* DATASET ENTRIES *
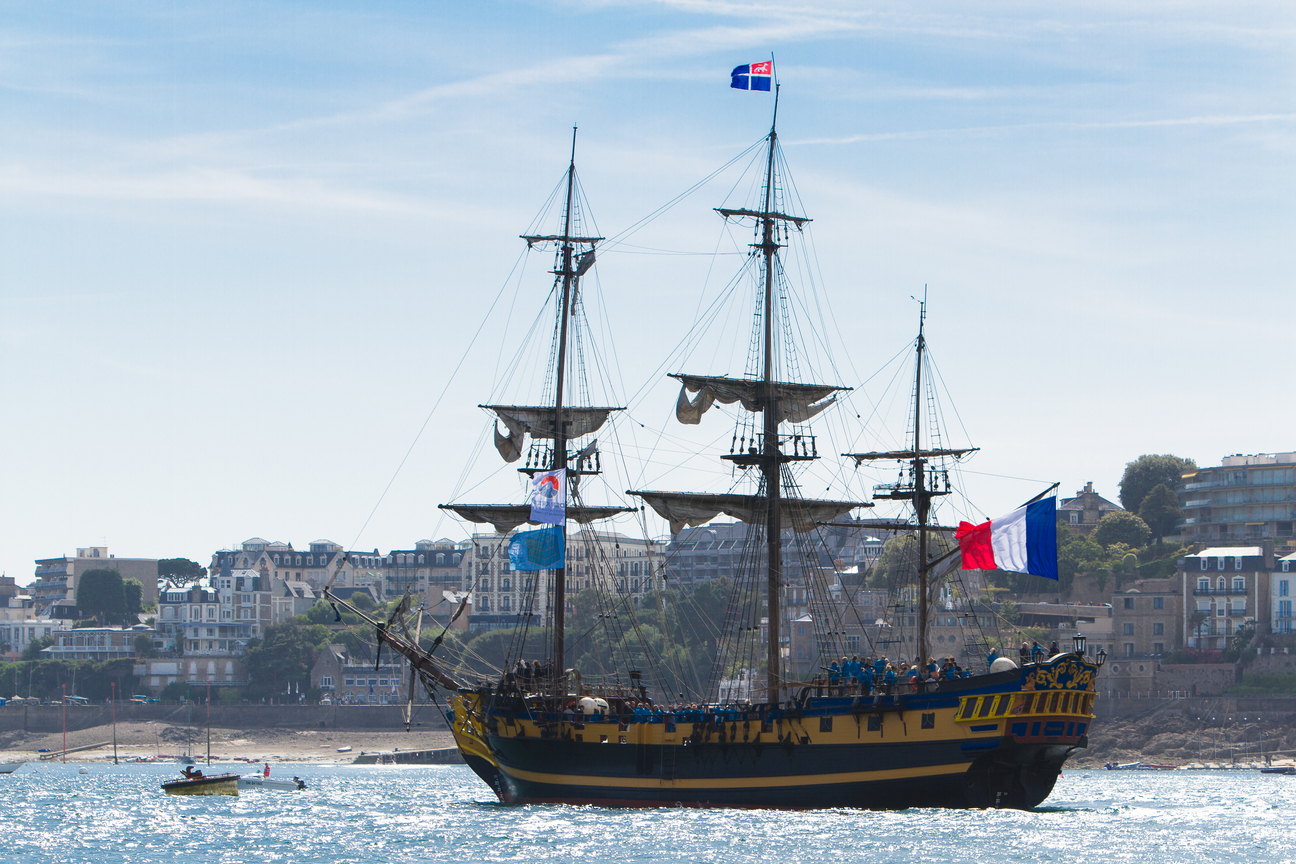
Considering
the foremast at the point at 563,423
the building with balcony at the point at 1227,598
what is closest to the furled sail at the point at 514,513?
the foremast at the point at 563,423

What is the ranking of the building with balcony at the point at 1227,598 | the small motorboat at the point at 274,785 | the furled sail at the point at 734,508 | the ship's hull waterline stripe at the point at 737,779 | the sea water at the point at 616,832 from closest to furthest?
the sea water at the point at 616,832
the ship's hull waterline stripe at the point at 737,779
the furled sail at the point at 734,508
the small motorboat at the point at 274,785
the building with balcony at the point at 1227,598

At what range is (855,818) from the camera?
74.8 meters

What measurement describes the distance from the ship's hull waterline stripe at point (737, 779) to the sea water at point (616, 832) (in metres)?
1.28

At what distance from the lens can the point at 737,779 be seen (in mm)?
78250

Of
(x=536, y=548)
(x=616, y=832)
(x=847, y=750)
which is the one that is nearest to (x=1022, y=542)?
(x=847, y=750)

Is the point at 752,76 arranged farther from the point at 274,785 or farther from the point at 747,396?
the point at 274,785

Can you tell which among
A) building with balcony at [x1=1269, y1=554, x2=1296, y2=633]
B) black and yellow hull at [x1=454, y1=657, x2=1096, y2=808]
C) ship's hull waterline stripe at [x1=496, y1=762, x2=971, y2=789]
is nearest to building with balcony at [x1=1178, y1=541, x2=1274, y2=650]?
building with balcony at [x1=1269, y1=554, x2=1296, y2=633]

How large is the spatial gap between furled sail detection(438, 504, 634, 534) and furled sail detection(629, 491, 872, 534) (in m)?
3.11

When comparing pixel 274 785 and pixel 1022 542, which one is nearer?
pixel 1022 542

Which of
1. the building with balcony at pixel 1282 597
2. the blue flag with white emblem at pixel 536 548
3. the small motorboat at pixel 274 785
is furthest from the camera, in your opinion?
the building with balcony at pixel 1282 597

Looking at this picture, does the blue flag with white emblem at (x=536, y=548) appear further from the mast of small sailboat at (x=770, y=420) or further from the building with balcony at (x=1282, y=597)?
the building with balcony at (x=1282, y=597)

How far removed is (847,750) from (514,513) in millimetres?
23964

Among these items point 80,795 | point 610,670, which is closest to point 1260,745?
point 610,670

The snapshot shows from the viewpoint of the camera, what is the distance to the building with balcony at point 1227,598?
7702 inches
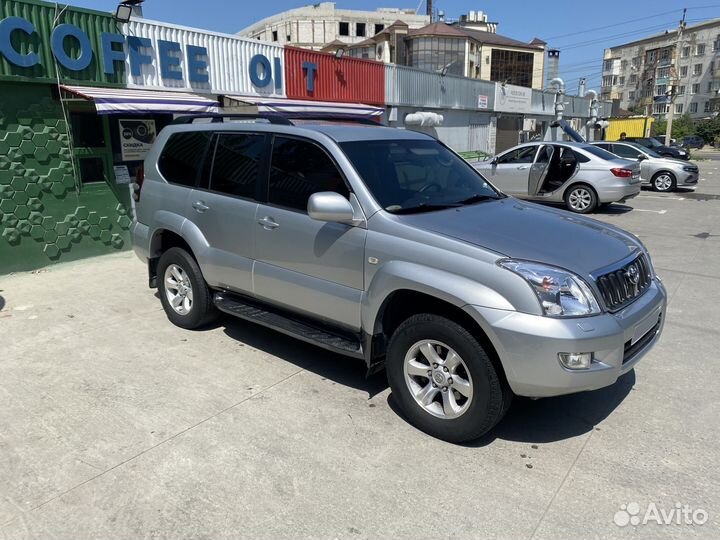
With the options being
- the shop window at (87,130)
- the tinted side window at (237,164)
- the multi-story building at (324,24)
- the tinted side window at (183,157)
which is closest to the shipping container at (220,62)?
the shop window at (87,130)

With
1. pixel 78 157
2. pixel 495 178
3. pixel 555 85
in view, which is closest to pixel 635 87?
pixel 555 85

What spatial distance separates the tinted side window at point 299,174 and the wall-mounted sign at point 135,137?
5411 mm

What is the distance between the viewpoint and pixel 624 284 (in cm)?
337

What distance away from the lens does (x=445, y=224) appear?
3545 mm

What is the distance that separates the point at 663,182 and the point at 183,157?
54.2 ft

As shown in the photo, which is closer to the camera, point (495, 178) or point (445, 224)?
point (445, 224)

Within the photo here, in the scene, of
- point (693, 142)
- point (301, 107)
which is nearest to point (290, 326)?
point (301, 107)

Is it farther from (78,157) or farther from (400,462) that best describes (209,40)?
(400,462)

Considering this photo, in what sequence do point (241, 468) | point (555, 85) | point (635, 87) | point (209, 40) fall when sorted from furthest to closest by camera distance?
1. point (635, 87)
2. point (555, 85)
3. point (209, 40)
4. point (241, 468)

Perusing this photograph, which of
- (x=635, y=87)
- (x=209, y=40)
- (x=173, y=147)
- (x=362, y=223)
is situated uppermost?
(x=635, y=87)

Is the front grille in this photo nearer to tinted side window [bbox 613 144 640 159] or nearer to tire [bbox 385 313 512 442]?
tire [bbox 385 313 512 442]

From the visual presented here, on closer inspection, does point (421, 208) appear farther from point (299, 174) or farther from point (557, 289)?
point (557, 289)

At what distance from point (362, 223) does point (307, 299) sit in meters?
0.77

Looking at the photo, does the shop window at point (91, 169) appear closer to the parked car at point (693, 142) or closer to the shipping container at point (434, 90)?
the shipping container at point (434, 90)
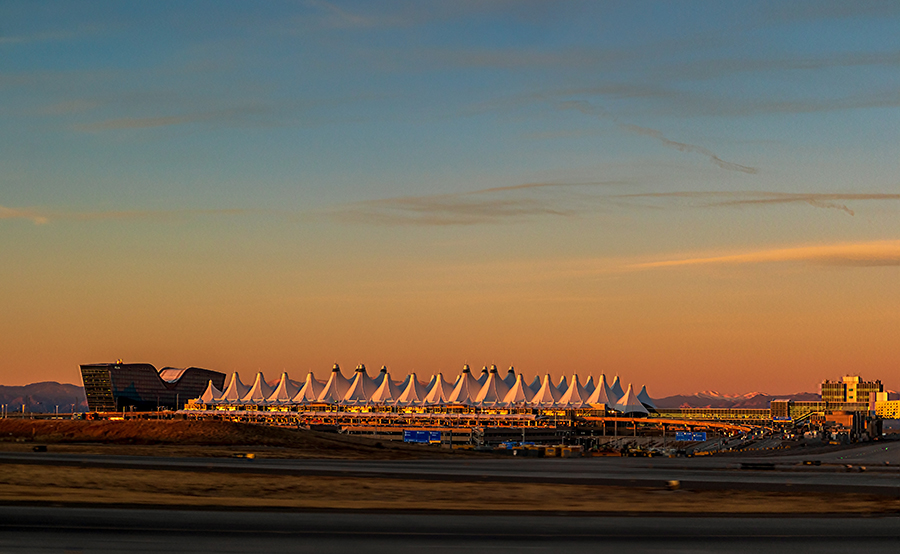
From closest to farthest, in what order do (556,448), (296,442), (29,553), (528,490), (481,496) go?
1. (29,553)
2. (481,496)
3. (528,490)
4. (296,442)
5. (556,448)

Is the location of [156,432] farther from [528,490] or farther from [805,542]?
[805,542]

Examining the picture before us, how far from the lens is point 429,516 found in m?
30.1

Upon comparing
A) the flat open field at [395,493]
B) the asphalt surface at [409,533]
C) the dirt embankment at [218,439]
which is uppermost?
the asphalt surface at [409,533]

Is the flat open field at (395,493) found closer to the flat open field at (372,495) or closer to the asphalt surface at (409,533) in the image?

* CHALLENGE *
Leave the pictures out, and print every line of the listing exactly as written.

* EXPECTED ANSWER *
Considering
the foremast at the point at 563,423
the building with balcony at the point at 1227,598
what is closest to the furled sail at the point at 514,513?
the foremast at the point at 563,423

What is the ranking of the building with balcony at the point at 1227,598 | the small motorboat at the point at 274,785 | the furled sail at the point at 734,508 | the ship's hull waterline stripe at the point at 737,779 | the sea water at the point at 616,832 from closest to furthest?
the sea water at the point at 616,832
the ship's hull waterline stripe at the point at 737,779
the furled sail at the point at 734,508
the small motorboat at the point at 274,785
the building with balcony at the point at 1227,598

At what range is (855,818) from the camera?
74.8 meters

What measurement describes the distance from the ship's hull waterline stripe at point (737, 779) to the sea water at point (616, 832) (in metres)?
1.28

At what distance from the lens can the point at 737,779 be seen (in mm)?
78250

Of
(x=536, y=548)
(x=616, y=832)
(x=847, y=750)
which is the one that is nearest to (x=1022, y=542)?
(x=847, y=750)

Is the point at 752,76 arranged farther from the point at 274,785 or farther from the point at 747,396?
the point at 274,785

Can you tell which among
A) building with balcony at [x1=1269, y1=554, x2=1296, y2=633]
B) black and yellow hull at [x1=454, y1=657, x2=1096, y2=808]
C) ship's hull waterline stripe at [x1=496, y1=762, x2=971, y2=789]
is nearest to building with balcony at [x1=1178, y1=541, x2=1274, y2=650]?
building with balcony at [x1=1269, y1=554, x2=1296, y2=633]

How large is the spatial gap between furled sail detection(438, 504, 634, 534) and furled sail detection(629, 491, 872, 534) (in m)?
3.11

When comparing pixel 274 785 and pixel 1022 542, which one is nearer?
pixel 1022 542

Which of
1. the building with balcony at pixel 1282 597
2. the blue flag with white emblem at pixel 536 548
3. the small motorboat at pixel 274 785
is furthest from the camera, in your opinion?
the building with balcony at pixel 1282 597

Looking at this picture, does the blue flag with white emblem at (x=536, y=548) appear further from the mast of small sailboat at (x=770, y=420) or further from the building with balcony at (x=1282, y=597)?
the building with balcony at (x=1282, y=597)

How far removed is (847,750) from (514,513) in millimetres?
23964

Among these items point 80,795 | point 610,670, which is closest to point 1260,745?
point 610,670

The snapshot shows from the viewpoint of the camera, what is the distance to the building with balcony at point 1227,598?
7702 inches
With the options being
- the shop window at (87,130)
- the tinted side window at (237,164)
- the multi-story building at (324,24)
- the tinted side window at (183,157)
which is closest to the shipping container at (220,62)?
the shop window at (87,130)

With
1. pixel 78 157
2. pixel 495 178
3. pixel 555 85
in view, which is closest to pixel 635 87?
pixel 555 85

What spatial distance separates the tinted side window at point 299,174 and the wall-mounted sign at point 135,137?
5411 mm

What is the distance between the viewpoint and pixel 624 284 (in cm)?
337

What distance away from the lens does (x=445, y=224) appear?
3545 mm

What is the distance that separates the point at 663,182 and the point at 183,157?
54.2 ft

As shown in the photo, which is closer to the camera, point (495, 178) or point (445, 224)?
point (445, 224)

Within the photo here, in the scene, of
- point (693, 142)
- point (301, 107)
which is nearest to point (290, 326)?
point (301, 107)

Is it farther from (78,157) or farther from (400,462) that best describes (209,40)?
(400,462)

Considering this photo, in what sequence do point (241, 468) | point (555, 85) | point (635, 87) | point (209, 40) fall when sorted from furthest to closest by camera distance?
1. point (635, 87)
2. point (555, 85)
3. point (209, 40)
4. point (241, 468)

Perusing this photograph, which of
- (x=635, y=87)
- (x=209, y=40)
- (x=173, y=147)
- (x=362, y=223)
is situated uppermost?
(x=635, y=87)

Is the front grille in this photo nearer to tinted side window [bbox 613 144 640 159] or nearer to tire [bbox 385 313 512 442]?
tire [bbox 385 313 512 442]

From the visual presented here, on closer inspection, does point (421, 208) appear farther from point (299, 174) or farther from point (557, 289)?
point (557, 289)

At what distance from point (362, 223) does point (307, 299) sit in meters?
0.77

Looking at the photo, does the shop window at point (91, 169) appear closer to the parked car at point (693, 142) or closer to the shipping container at point (434, 90)?
the shipping container at point (434, 90)
From closest to farthest, in what order do (556,448), (296,442), (29,553), (528,490), (481,496) go?
1. (29,553)
2. (481,496)
3. (528,490)
4. (296,442)
5. (556,448)

Is the location of [156,432] farther from [528,490] or farther from [805,542]?
[805,542]

Examining the picture before us, how far from the lens is point 429,516 found in m?
30.1

Upon comparing
A) the flat open field at [395,493]
B) the asphalt surface at [409,533]
C) the dirt embankment at [218,439]
which is uppermost?
the asphalt surface at [409,533]

Is the flat open field at (395,493) found closer to the flat open field at (372,495) or closer to the asphalt surface at (409,533) in the image?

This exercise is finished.